= REQUIREMENTS =
Take the line containing "Is the level" and all lines after it to the end of the records, and output them exactly.

(Data listing)
_ _ _ _ _

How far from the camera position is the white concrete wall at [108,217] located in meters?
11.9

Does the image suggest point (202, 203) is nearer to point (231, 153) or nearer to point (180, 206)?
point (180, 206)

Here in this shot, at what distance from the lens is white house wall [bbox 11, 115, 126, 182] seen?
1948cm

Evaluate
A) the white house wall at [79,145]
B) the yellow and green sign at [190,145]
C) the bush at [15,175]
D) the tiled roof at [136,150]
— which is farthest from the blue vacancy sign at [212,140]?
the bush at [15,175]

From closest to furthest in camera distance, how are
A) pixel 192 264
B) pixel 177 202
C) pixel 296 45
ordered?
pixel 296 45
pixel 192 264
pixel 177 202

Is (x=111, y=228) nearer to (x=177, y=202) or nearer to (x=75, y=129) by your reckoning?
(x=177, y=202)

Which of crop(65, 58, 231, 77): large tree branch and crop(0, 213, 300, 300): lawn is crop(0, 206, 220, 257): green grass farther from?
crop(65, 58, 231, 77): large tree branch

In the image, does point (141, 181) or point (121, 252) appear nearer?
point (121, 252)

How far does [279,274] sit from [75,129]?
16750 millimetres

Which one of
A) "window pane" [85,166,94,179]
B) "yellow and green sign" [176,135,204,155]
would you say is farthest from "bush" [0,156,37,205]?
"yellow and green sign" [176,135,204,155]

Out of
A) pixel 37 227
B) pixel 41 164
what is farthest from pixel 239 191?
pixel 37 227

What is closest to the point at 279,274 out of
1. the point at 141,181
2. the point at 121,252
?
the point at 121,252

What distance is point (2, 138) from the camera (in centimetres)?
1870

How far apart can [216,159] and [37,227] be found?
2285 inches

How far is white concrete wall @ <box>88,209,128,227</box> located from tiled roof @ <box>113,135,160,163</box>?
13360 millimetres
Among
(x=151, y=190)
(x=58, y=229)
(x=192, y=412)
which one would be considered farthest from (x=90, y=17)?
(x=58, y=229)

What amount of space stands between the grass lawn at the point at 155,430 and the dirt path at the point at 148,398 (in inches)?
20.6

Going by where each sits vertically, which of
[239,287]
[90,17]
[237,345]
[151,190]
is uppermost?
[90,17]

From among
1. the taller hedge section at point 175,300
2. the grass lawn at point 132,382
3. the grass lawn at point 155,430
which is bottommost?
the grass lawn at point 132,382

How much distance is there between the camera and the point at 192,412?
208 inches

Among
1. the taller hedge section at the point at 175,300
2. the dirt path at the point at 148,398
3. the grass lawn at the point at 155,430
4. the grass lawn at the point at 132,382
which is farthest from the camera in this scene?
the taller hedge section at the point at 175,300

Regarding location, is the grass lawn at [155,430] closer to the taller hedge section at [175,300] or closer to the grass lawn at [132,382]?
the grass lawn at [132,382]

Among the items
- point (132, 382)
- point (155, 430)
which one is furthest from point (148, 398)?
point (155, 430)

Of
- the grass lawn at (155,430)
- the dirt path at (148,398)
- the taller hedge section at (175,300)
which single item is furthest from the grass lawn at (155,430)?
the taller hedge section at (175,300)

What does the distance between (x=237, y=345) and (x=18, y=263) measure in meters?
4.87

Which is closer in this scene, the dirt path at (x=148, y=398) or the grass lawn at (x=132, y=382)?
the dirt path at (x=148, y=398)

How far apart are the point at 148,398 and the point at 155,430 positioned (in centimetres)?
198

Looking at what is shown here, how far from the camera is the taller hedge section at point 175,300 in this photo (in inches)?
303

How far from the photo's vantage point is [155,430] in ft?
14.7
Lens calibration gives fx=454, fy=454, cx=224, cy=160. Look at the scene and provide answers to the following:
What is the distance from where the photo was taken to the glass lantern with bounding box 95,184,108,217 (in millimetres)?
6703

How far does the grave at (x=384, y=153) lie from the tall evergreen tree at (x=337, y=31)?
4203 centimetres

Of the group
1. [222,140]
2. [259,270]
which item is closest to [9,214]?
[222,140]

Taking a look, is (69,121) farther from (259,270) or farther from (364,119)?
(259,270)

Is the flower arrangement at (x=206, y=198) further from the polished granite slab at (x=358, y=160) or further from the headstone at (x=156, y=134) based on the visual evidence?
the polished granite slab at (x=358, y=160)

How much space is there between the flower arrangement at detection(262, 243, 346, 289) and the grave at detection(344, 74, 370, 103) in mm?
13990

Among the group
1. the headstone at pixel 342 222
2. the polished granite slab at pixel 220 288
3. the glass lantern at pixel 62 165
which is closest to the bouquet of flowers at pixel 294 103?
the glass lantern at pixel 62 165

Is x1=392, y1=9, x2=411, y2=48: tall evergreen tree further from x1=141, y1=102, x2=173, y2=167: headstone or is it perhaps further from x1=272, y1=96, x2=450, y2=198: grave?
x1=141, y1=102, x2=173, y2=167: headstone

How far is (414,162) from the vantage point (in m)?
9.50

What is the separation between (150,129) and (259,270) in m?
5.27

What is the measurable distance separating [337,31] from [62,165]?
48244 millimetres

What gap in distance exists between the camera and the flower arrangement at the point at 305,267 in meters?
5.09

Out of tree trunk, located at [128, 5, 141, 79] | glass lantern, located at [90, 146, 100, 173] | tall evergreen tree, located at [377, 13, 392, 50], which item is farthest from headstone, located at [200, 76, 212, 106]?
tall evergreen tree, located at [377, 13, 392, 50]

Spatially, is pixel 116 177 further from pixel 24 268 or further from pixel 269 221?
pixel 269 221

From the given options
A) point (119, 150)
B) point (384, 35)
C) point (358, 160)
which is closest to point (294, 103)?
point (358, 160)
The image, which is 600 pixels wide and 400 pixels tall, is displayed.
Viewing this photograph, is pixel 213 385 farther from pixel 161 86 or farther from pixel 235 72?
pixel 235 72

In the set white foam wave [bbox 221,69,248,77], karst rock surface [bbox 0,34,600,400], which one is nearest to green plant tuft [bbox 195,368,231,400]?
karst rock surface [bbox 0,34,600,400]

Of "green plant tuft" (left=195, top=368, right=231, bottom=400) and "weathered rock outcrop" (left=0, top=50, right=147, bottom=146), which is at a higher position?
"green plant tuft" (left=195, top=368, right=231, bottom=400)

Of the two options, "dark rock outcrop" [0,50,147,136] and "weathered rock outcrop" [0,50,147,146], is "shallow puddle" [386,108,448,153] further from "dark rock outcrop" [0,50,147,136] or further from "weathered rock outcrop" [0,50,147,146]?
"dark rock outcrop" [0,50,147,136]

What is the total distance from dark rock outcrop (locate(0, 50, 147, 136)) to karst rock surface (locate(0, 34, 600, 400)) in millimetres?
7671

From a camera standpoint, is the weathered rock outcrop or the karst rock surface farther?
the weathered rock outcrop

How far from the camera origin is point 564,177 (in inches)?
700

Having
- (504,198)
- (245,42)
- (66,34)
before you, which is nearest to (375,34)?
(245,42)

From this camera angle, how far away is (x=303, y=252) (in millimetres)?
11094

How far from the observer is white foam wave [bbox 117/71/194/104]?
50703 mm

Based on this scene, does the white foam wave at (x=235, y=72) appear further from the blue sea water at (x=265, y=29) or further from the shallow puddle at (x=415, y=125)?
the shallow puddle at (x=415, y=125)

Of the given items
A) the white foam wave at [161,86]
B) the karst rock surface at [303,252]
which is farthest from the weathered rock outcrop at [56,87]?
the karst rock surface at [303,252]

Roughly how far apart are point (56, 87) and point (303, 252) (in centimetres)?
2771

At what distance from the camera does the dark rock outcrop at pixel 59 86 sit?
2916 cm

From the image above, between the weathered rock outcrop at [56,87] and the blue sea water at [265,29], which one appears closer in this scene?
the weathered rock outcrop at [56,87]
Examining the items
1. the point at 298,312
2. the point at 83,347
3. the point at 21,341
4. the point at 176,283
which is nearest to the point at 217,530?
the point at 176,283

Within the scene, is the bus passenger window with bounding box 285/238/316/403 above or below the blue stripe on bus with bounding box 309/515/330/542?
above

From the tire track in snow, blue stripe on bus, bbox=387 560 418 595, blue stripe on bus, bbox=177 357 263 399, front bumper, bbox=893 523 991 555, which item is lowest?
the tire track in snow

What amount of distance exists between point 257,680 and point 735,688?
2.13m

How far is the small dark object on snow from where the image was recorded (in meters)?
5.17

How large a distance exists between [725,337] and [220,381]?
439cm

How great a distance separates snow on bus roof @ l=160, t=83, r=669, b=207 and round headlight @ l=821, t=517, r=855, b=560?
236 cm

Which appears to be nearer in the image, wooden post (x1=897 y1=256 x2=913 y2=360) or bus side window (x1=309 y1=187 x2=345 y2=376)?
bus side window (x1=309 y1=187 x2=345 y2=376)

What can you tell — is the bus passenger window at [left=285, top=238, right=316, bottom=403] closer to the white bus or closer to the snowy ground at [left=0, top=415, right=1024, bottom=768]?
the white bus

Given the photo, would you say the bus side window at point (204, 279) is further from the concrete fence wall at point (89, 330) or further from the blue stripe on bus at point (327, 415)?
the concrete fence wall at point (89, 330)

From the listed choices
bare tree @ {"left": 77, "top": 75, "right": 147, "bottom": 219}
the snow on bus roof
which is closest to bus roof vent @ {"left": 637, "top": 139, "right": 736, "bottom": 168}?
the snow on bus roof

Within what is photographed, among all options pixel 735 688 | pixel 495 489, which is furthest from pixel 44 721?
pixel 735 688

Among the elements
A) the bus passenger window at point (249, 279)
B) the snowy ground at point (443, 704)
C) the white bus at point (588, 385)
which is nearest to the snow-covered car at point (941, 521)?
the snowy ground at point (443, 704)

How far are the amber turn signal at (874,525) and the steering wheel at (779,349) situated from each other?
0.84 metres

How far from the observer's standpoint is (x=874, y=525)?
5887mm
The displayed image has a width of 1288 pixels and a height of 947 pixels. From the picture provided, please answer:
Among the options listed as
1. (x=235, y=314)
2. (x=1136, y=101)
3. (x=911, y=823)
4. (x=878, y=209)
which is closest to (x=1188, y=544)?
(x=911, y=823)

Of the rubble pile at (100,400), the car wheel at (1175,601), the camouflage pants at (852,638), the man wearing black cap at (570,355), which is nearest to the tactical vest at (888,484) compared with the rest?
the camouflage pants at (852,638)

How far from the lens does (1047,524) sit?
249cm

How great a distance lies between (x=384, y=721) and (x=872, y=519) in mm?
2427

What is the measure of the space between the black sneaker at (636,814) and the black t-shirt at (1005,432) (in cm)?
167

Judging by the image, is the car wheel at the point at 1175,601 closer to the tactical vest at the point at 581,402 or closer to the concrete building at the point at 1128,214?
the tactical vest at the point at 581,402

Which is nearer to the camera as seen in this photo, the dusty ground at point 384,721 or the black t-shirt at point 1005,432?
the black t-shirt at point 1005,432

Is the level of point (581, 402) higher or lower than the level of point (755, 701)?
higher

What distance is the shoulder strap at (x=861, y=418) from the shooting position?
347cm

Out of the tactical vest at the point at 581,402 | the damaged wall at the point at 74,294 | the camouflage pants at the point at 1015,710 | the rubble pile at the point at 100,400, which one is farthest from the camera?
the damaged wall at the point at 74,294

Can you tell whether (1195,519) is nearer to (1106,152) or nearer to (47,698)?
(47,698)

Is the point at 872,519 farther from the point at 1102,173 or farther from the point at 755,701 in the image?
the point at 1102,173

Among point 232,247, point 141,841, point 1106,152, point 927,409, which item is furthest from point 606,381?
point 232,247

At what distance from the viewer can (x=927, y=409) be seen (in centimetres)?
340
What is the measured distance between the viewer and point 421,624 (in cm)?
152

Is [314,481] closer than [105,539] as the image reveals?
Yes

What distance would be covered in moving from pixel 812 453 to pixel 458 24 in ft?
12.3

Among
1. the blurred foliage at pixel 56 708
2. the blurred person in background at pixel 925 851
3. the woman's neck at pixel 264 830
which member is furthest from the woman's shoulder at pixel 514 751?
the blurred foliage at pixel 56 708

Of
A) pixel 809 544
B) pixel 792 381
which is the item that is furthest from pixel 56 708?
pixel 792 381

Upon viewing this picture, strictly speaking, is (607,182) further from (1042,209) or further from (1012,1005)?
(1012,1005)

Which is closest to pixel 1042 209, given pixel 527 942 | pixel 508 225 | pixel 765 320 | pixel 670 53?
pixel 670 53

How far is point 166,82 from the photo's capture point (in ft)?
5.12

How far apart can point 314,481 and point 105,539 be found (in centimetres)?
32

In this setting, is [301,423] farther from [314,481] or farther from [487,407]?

_ _ _ _ _

= TASK RESULT =
Is the level of point (581, 402) higher or lower than the level of point (755, 701)?
higher

What distance is the shoulder strap at (x=861, y=418) from the shooting position?
347cm

Out of the tactical vest at the point at 581,402 | the damaged wall at the point at 74,294 | the camouflage pants at the point at 1015,710 | the rubble pile at the point at 100,400, which one is farthest from the camera?
the damaged wall at the point at 74,294

Can you tell whether (1195,519) is nearer to (1106,152) or nearer to (47,698)?
(47,698)

Is the point at 872,519 farther from the point at 1102,173 or farther from the point at 755,701 in the image?
the point at 1102,173

Among point 232,247, point 141,841, point 1106,152, point 927,409, which item is furthest from point 606,381?
point 232,247

At what distance from the viewer can (x=927, y=409) be seen (in centimetres)?
340
What is the measured distance between the viewer and point 421,624 (in cm)?
152

Is [314,481] closer than [105,539] as the image reveals?
Yes

What distance would be covered in moving from pixel 812 453 to pixel 458 24 in ft?
12.3

Among
1. the blurred foliage at pixel 56 708
2. the blurred person in background at pixel 925 851
3. the woman's neck at pixel 264 830
which member is furthest from the woman's shoulder at pixel 514 751?
the blurred foliage at pixel 56 708

Of
A) pixel 809 544
B) pixel 792 381
which is the item that is furthest from pixel 56 708?
pixel 792 381

Upon viewing this picture, strictly speaking, is (607,182) further from (1042,209) or further from (1012,1005)?
(1012,1005)

Which is closest to pixel 1042 209, given pixel 527 942 | pixel 508 225 | pixel 765 320 | pixel 670 53?
pixel 670 53

How far is point 166,82 from the photo's capture point (in ft)?
5.12

How far apart can point 314,481 and point 105,539 be found (in centimetres)?
32

In this setting, is [301,423] farther from [314,481] or farther from [487,407]?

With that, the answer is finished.